Angesichts der aktuellen Flüchtlings-Debatte meldet sich nun auch Enissa Amani zu Wort. Sie selbst hat bekanntlich Migrationshintergund.

Enissa Amani
Enissa Amani: Mutige Beichte Foto: Facebook

Auch sie floh zusammen mit ihrer Familie als Kleinkind aus dem Iran nach Frankfurt am Main. Und auch sie weiß also, wie es ist, jeden Tag in ständiger Angst vor Rechtsradikalen zu verbringen.

Um die Flüchtlinge zu verteidigen, postet sie auf ihre Facebook-Seite: "Als wir endlich unsere erste kleine Wohnung hatten, erinnere ich mich, dass ich in den Nachrichten mitbekam, dass ein von Türken bewohntes Haus in Solingen von Rechtsextremen in Brand gesteckt worden war. Fünf Tote, darunter kleine Kinder. Ich erinnere mich an die panische Angst, die mich packte und meine, in kindlicher Naivität gestellte Frage, an meinen Vater, ob die bösen Menschen nur Türken hassen würden oder auch Iraner und ob dann nicht meine beste Freundin Gülfer, mit ihren Eltern bei uns schlafen sollte?
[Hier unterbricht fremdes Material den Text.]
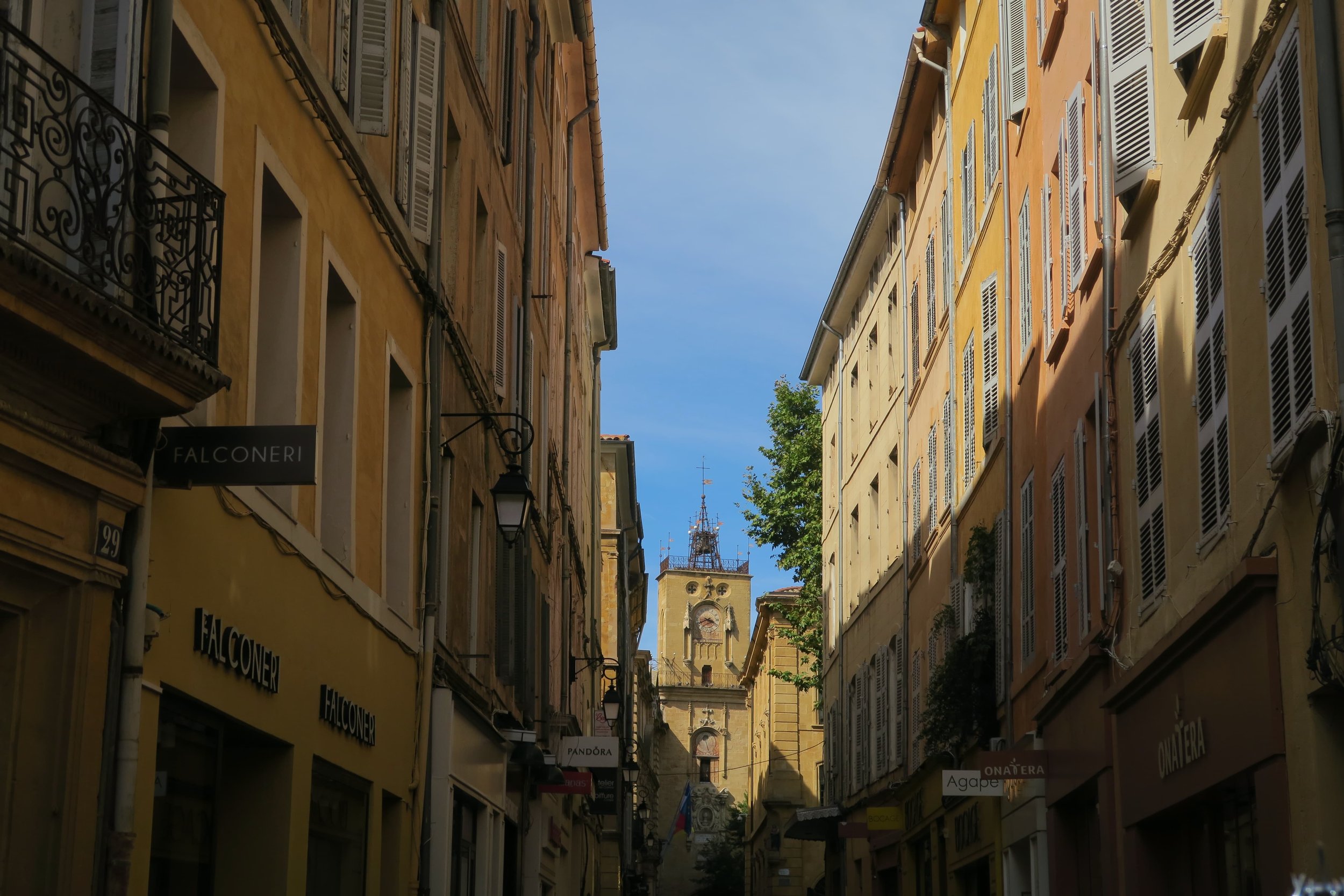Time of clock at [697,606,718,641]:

Ich erinnere mich an monatelange Alpträume und das ständige Aufwachen, weil ich glaubte Feuer zu riechen“, erinnert sich Enissa an ihre schmerzliche Vergangenheit zurück.
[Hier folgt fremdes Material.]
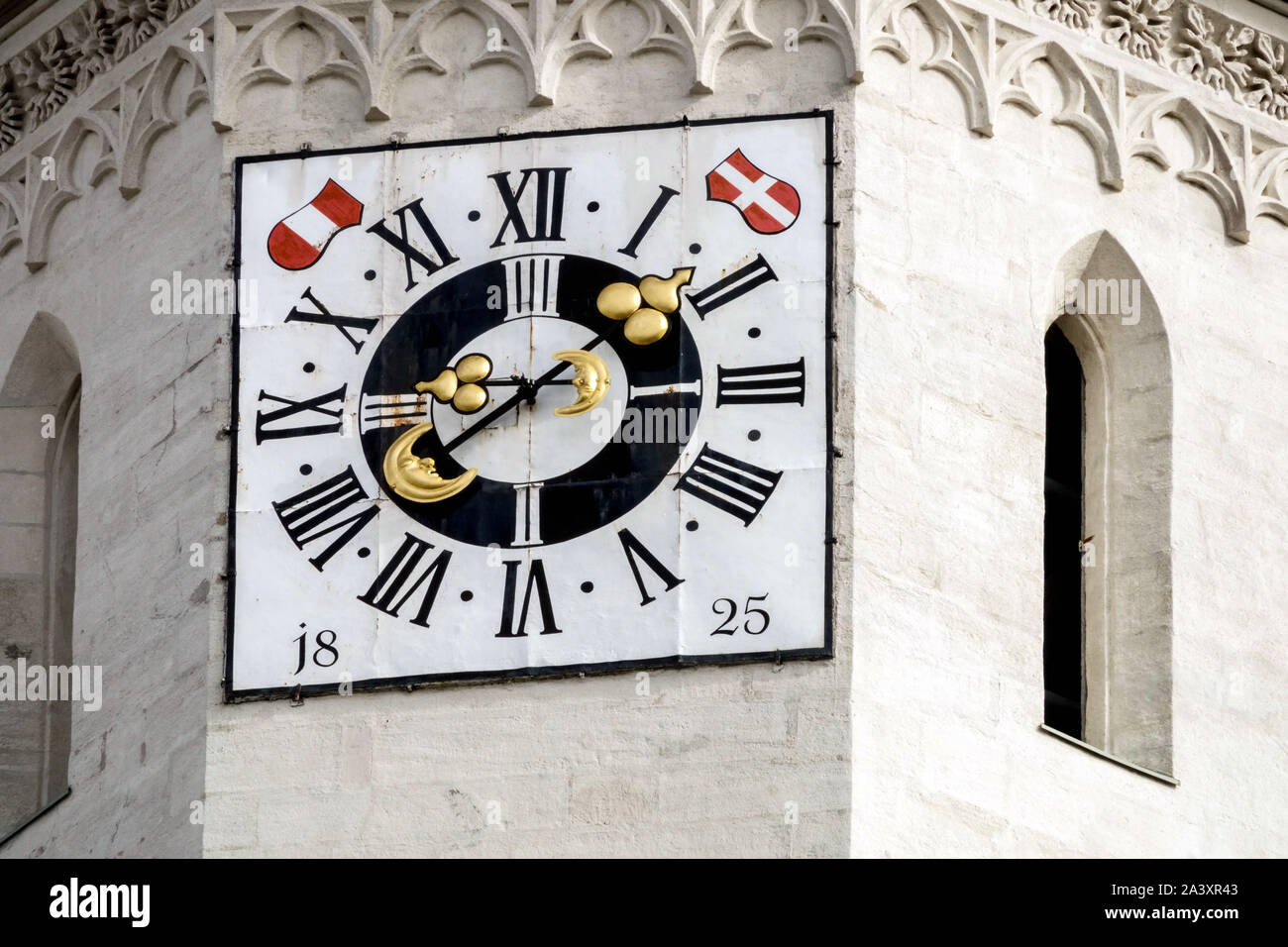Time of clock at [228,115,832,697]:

„Ich und Millionen andere sind jetzt erwachsen und haben keine Angst mehr. Euch steht eine Armee von Menschen entgegen, mit Migrationshintergrund und ohne. Deutsche mit allen Haar und Hautfarben und kulturellen Backgrounds, mit einem Pass oder zwei, einer Heimat oder zwei, oder drei! Gewöhnt euch an die neue Welt ihr Dummköpfe!“, drückt sie ihre Wut aus. „Dieses Land hat uns aufgenommen und geschützt und wir haben dieses Land bereichert. Deutschland wäre nicht das was es ist ohne Migranten. Also seid dankbar! Seid dankbar für jeden Flüchtling, dem ihr ein Zuhause schenken dürft. Der selbe Mensch könnte in 20 Jahren Feuerwehrmann sein und dein scheiß Leben retten oder einen neuen Klassiker der deutschen Literatur schreiben und damit die Kultur deines Landes fördern.“ Damit zeigt sich die sonst so witzige Iranerin ungewohnt ernst und öffnet hoffentlich so manch einem die Augen.